Les vers que vont vous inspirer les femmes aimées, à partir de 1921, et que vous joindrez à vos lettres, témoignent d'une virtuosité de poète rompu à toutes les formes poétiques – du psaume à l'odelette, de l'élégie à la romance, de l'imitation de Pétrarque aux tirades raciniennes ; le sonnet, pour partie libéré des servitudes du genre, y tenant une place de choix.
Car, hormis les rares poèmes à Catherine Pozzi, sa poésie adamantine « obligeant », ce sont des vers le plus souvent gracieux, voire badins, que vous composez. Réguliers mais allégés des « chaînes » dont vous bridiez ceux de Charmes. La diversité de la métrique accroissant le sentiment de spontanéité. Jamais plus que dans le Corona et Coronilla inspiré par Jeanne Léviton.
Les images abondent mais nulle obscurité ne fait obstacle à une immédiate intelligibilité. Nous voici, avec mauvaise conscience, témoins d'aveux, de confidences, de plaintes d'ordre tout intime, et d'autant que l'érotisme qui affleure dans l'œuvre publiée, se déclare ici continûment (« Ma main sur ton genou se sent pleine de toi »), au point que nombre de poèmes trouveraient place sans dissonance dans le Livret de Folastries de Ronsard.
Le corps aimé est évoqué, sans omettre le sexe – calice, corolle, « aux doux bords braisés » (« Epitre au vide ») « Et qui dort aux plus doux bords des ombres de ma chair » dit « Polydore », l'un des noms que vous donnez à l'ultime aimée.

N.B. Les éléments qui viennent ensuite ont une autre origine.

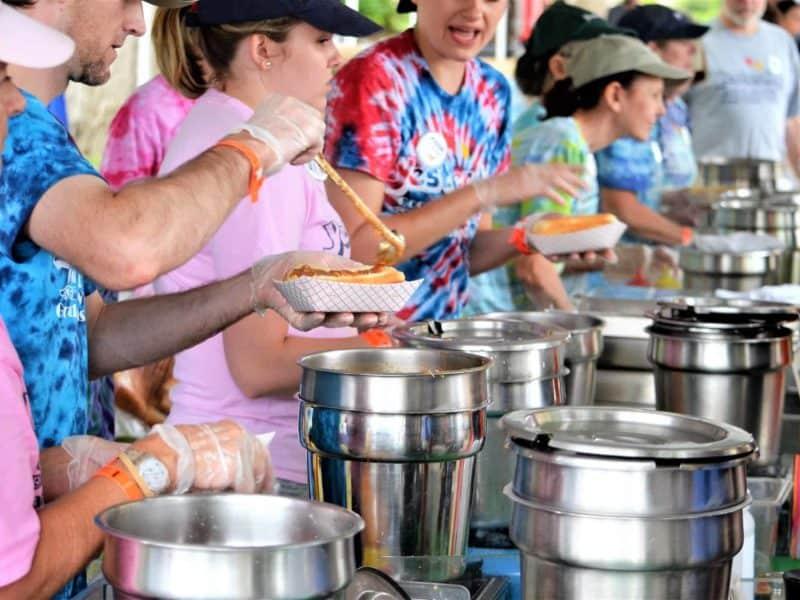 volunteer-feed-the-homeless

Le sexe, donc, « Cette grotte où le plaisir pleure » (« Ode vivante ») – et qu'il est donc délectable de « boire à la source », à la « Sombre et profonde rose, antre d'ombre odorante » [Ce vers en capitales.]
L'Acte même (« Les nus bien joints, leurs sources mieux que jointes ») est l'unique thème de « l'Ode vivante » : « Deux amis sont en nous qui viennent d'être amants. »
Ah, que vous n'étiez donc pas ce Prince du pur Esprit que vos écrits publics publiaient ! Et que tous les tourments d'amour que nous révèlent vos derniers vers ont de quoi vous rendre proche !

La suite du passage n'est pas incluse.